Every line containing "site" should be identified and copied from the data below.
________
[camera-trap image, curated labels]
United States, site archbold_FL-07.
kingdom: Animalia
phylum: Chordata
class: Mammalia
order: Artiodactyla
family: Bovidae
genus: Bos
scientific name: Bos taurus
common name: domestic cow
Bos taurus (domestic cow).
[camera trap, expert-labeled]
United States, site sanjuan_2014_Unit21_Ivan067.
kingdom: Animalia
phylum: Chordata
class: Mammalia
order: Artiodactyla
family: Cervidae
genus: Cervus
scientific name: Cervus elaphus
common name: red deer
________
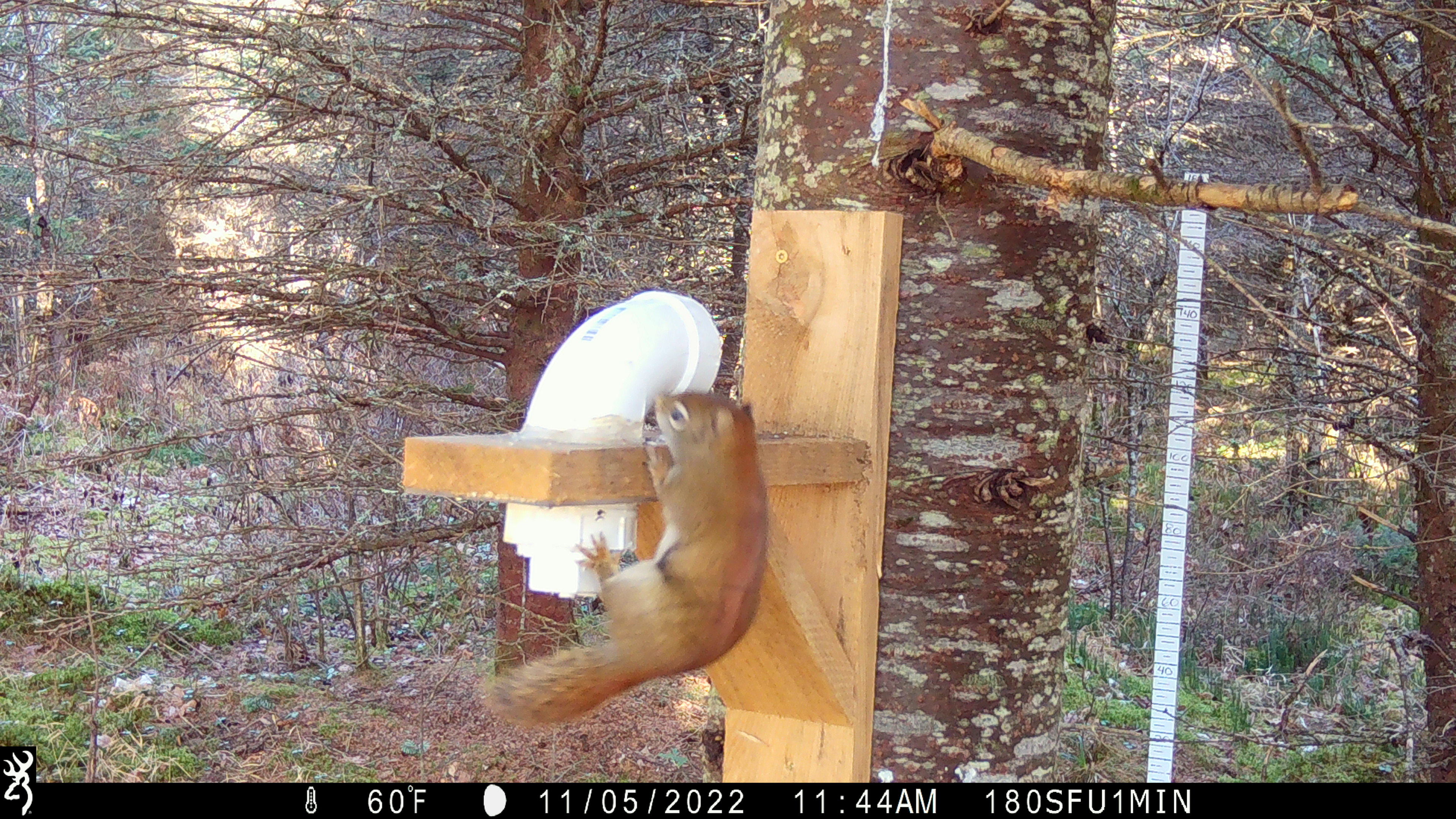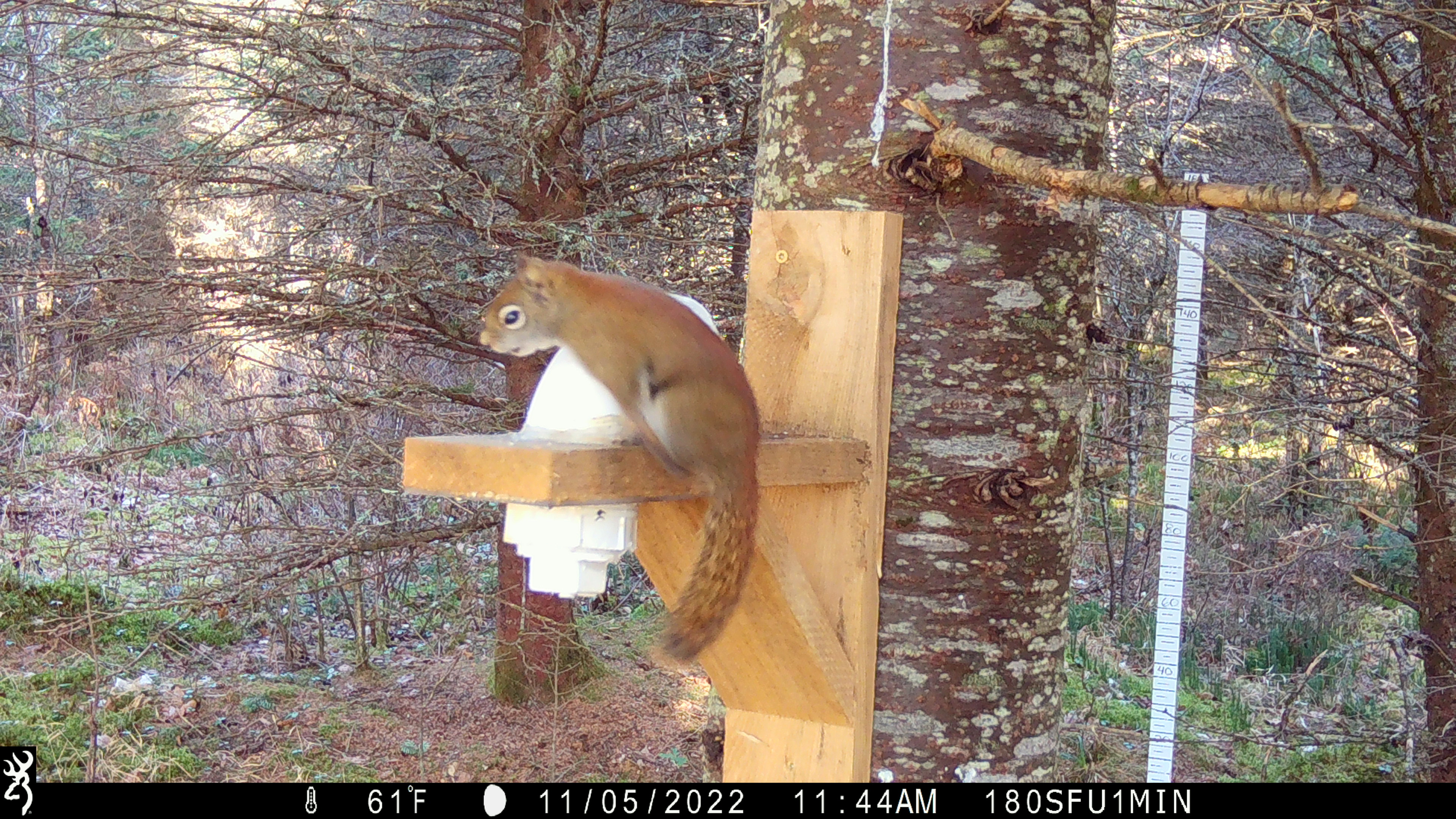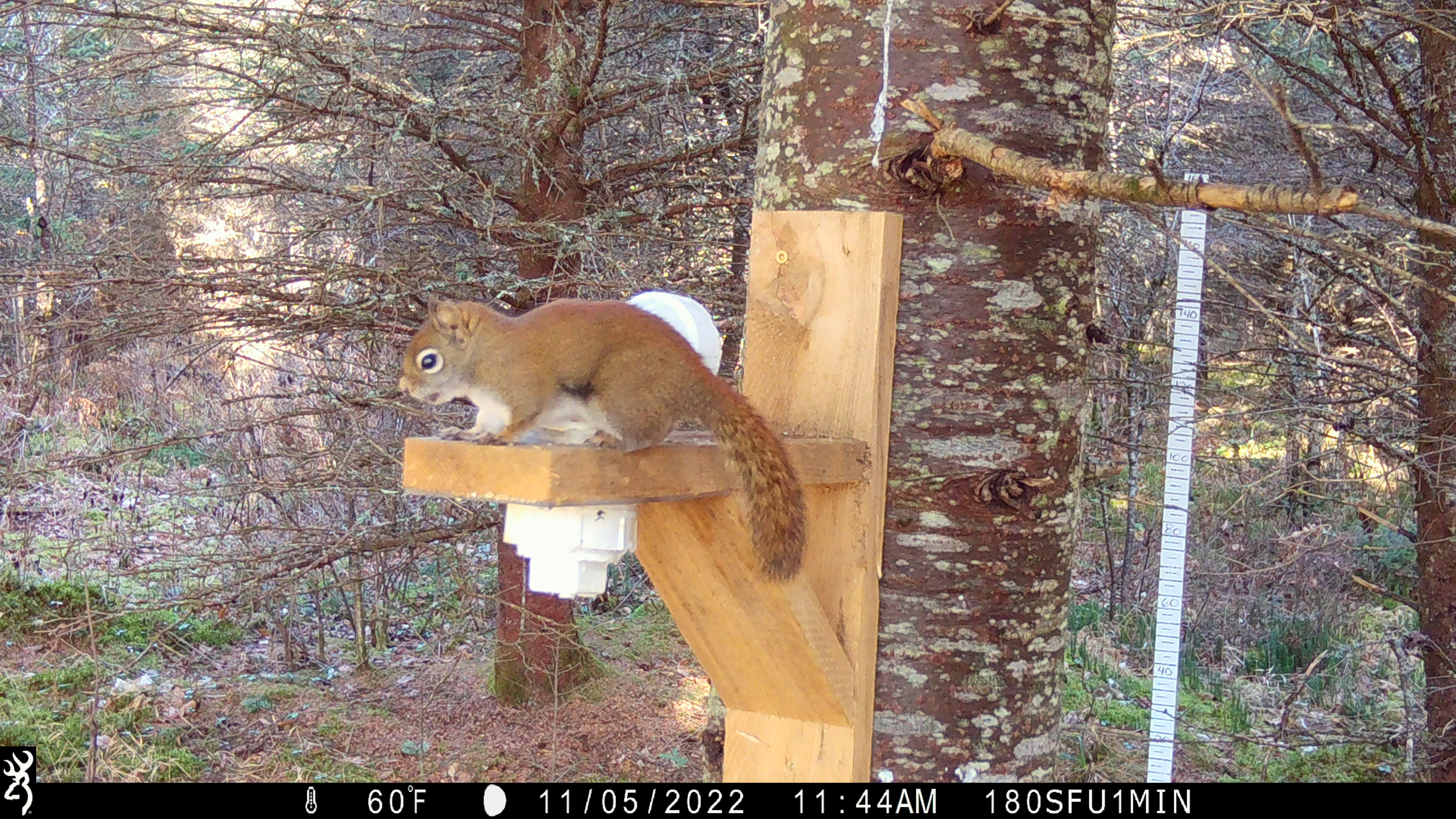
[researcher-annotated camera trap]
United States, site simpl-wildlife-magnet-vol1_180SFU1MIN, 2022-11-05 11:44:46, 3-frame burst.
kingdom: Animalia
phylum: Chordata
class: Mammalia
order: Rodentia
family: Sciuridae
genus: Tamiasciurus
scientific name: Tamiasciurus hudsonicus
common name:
________
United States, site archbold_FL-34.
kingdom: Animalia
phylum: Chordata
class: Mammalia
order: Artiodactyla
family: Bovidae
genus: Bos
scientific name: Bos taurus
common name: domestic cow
________
Exercise answer ::
United States, site archbold_FL-07.
United States, site sanjuan_2014_Unit21_Ivan067.
United States, site simpl-wildlife-magnet-vol1_180SFU1MIN, 2022-11-05 11:44:46, 3-frame burst.
United States, site archbold_FL-34.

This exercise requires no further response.